Saw this video a while ago. Massive deviation from agreed protocol for CICV situation if you ask me. I disagree that fibre-optic intubation should have been attempted, it is not an emergency procedure. The DAS algorhythm advocates use of a fibre-optic scope only AFTER airway has been established, to permit endotracheal intubation. Cricothyroidotomy was warranted.
Hindsight is a wonderful thing and all the above comments reflect that…. I’m sure that many of us can suggest things that should/should’nt have been done in the situation…. what will definately help prevent these situations is the exact thing Martin Bromiley is doing… talking about it, reflecting on it and accepting that those of us who work in healthcare are human beings who make mistakes not because we are negligent but because we are HUMAN!
We get tunnel vision, we get arrogant we get side tracked! What we need to do is learn from other professions that the only way to reduce those human factors influencing events is by accepting they are there and putting mechanisms in place to prevent them causing tragedies like this!
The much derided(admit it we all sighed not ANOTHER piece of paperwork to fill in when it arrived!!) WHO surgical safety checklist is one small step towards this and I am absolutely positive that it will have the effect of advancing safety that is it’s aim…. but much more needs to be done!
Well done Martin Bromiley, your attitude and courageous behaviour after an event that would have moved most people to blind rage is absolutely going to help save the lives of others!!!
Thank you Jane! At last someone got the point. I was the executive producer for the film and had a ball making it with Martin. Going airside at Heathrow to film the cckpit sequence was the best.
The issue is not to get into a technical discussion of CICV. Also, don’t forget that the incident occurrred several years ago now. If you want a full account of the investigation into the precise events you can find it here: http://www.chfg.org/resources.htm
However, the point is that the anaesthetic staff were under extreme stress and completely lost situational awareness. Under stress the first sense to be lost is hearing (unlike induction of anaesthesia). Which is why the nurses were not heard. Also they became fixated on the solution.
Martin’s message is that we are all human and we can create a more resilient system if we acknowledge that fact and learn non-technical skills to improve team-working and communication. One of the keys to this is a flatter hierarchy in which all can speak up.
You might be pleased to know that Martin has remarried, but he is still very active in running the clinical human factors group in the UK (see link above). He also works full time as a pilot and as a trainer in human factors for bmi.

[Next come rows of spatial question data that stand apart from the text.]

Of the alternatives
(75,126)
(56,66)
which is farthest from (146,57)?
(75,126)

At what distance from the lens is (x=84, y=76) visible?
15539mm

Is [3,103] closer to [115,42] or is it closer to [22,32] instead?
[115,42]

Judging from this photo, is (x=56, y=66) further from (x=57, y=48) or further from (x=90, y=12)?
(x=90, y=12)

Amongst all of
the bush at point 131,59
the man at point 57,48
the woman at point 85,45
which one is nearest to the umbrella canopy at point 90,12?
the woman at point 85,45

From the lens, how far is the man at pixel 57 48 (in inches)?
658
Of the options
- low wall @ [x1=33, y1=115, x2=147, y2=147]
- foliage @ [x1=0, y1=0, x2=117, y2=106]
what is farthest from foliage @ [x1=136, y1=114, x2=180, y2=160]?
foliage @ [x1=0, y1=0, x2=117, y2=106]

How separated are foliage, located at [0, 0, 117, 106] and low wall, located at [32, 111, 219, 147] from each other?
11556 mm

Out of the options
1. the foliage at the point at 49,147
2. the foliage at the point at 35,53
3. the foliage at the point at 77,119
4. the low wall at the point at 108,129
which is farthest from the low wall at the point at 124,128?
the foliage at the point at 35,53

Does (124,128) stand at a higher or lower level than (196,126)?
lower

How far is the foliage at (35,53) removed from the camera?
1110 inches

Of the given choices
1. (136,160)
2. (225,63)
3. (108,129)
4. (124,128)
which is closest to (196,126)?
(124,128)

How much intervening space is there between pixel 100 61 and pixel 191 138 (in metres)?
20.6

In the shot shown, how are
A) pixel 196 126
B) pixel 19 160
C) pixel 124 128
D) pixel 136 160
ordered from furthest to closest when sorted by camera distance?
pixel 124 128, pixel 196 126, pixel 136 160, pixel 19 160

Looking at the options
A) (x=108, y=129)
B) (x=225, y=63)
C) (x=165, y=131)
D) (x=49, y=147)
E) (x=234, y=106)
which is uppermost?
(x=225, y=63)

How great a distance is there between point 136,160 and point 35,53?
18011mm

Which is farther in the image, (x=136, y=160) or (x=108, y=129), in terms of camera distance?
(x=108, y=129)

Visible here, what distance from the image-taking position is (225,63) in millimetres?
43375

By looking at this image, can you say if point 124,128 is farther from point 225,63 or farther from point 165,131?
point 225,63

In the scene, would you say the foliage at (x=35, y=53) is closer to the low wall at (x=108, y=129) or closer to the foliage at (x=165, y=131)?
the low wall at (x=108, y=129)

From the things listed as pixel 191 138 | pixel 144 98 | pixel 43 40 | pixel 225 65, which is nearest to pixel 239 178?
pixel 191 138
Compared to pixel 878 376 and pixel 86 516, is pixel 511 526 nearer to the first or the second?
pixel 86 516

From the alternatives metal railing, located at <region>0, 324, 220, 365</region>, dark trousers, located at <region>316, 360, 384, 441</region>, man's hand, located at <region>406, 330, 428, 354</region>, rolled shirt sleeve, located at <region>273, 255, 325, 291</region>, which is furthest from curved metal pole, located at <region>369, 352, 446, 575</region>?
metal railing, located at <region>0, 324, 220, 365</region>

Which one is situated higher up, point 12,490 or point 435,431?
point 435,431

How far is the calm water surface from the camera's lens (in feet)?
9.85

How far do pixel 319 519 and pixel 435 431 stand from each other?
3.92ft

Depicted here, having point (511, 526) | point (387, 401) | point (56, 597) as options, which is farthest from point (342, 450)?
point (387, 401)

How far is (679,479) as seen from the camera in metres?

Thank you for your comments Hugh.
I see Elaine Bromiley’s family give full permission for the use of the investigation report for educational purposes so I will add it to the Human Factors Error Management page. http://theatreteam.co.uk/best-practice/human-error-management/
Please email me at admin@theatreteam.co.uk if there is anything else that you think would be of benefit to include there.
Liv
Hi
I am a lecturer at Malmoe School of Nursing in Sweden and use this video clip in my lectures to pre-graduate nurse students concerning safety in healthcare. It’s a valued contribution to the lecture as it helps the students understand patient safety and the importance of learning from mistakes to develop rather than blaming others.
thank you Katherine
It’s good to see that the film is helping educate healthcare staff in other parts of the world Katherine. Thanks for letting us know that you are using it in your school.